**Exercise details**. Please set out every line of the material below as a numbered list, skipping blank lines and leaving the pictures out.

+++ Data rows +++

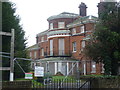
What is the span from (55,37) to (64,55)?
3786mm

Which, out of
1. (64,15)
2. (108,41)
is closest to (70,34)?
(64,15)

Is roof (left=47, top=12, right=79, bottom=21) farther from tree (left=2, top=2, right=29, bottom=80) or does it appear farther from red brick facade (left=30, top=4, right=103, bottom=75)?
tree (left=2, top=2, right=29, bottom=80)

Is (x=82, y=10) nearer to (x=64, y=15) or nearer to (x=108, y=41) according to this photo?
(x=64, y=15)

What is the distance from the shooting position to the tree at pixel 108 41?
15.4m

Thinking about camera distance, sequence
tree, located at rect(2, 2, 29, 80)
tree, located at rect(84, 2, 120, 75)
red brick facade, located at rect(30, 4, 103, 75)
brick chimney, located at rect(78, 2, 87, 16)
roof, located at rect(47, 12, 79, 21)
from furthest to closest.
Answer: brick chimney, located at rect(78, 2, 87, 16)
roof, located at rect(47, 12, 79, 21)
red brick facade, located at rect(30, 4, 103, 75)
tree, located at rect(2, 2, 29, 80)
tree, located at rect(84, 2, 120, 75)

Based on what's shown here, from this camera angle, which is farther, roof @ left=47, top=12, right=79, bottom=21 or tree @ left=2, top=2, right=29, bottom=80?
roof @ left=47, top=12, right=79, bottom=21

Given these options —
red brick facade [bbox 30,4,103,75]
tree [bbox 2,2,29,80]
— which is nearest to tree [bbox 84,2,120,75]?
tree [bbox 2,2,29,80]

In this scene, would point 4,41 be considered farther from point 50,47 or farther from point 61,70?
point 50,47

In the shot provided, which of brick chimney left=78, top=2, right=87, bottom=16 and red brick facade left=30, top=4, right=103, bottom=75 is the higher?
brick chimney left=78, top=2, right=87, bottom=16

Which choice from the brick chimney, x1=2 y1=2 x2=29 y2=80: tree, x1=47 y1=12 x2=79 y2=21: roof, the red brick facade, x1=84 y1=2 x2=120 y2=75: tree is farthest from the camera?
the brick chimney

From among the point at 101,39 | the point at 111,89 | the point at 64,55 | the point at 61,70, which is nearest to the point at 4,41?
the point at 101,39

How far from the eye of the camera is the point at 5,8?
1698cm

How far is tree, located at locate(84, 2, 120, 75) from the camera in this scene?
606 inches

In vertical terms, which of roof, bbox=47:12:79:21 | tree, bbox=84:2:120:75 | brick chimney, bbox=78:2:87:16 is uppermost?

+++

**Exercise answer**.
1. What is the span from (55,37) to (64,55)?
2. 3786mm
3. Which, out of
4. 1. (64,15)
5. 2. (108,41)
6. is closest to (70,34)?
7. (64,15)
8. Is roof (left=47, top=12, right=79, bottom=21) farther from tree (left=2, top=2, right=29, bottom=80) or does it appear farther from red brick facade (left=30, top=4, right=103, bottom=75)?
9. tree (left=2, top=2, right=29, bottom=80)
10. Is (x=82, y=10) nearer to (x=64, y=15) or nearer to (x=108, y=41) according to this photo?
11. (x=64, y=15)
12. What is the distance from the shooting position to the tree at pixel 108 41?
13. 15.4m
14. Thinking about camera distance, sequence
15. tree, located at rect(2, 2, 29, 80)
16. tree, located at rect(84, 2, 120, 75)
17. red brick facade, located at rect(30, 4, 103, 75)
18. brick chimney, located at rect(78, 2, 87, 16)
19. roof, located at rect(47, 12, 79, 21)
20. from furthest to closest.
21. Answer: brick chimney, located at rect(78, 2, 87, 16)
22. roof, located at rect(47, 12, 79, 21)
23. red brick facade, located at rect(30, 4, 103, 75)
24. tree, located at rect(2, 2, 29, 80)
25. tree, located at rect(84, 2, 120, 75)
26. Based on what's shown here, from this camera angle, which is farther, roof @ left=47, top=12, right=79, bottom=21 or tree @ left=2, top=2, right=29, bottom=80?
27. roof @ left=47, top=12, right=79, bottom=21
28. Given these options —
29. red brick facade [bbox 30,4,103,75]
30. tree [bbox 2,2,29,80]
31. — which is nearest to tree [bbox 84,2,120,75]?
32. tree [bbox 2,2,29,80]
33. In this scene, would point 4,41 be considered farther from point 50,47 or farther from point 61,70?
34. point 50,47
35. In the shot provided, which of brick chimney left=78, top=2, right=87, bottom=16 and red brick facade left=30, top=4, right=103, bottom=75 is the higher?
36. brick chimney left=78, top=2, right=87, bottom=16
37. Which choice from the brick chimney, x1=2 y1=2 x2=29 y2=80: tree, x1=47 y1=12 x2=79 y2=21: roof, the red brick facade, x1=84 y1=2 x2=120 y2=75: tree is farthest from the camera?
38. the brick chimney
39. From among the point at 101,39 | the point at 111,89 | the point at 64,55 | the point at 61,70, which is nearest to the point at 4,41?
40. the point at 101,39
41. How far from the eye of the camera is the point at 5,8?
42. 1698cm
43. How far is tree, located at locate(84, 2, 120, 75) from the camera in this scene?
44. 606 inches
45. In vertical terms, which of roof, bbox=47:12:79:21 | tree, bbox=84:2:120:75 | brick chimney, bbox=78:2:87:16 is uppermost?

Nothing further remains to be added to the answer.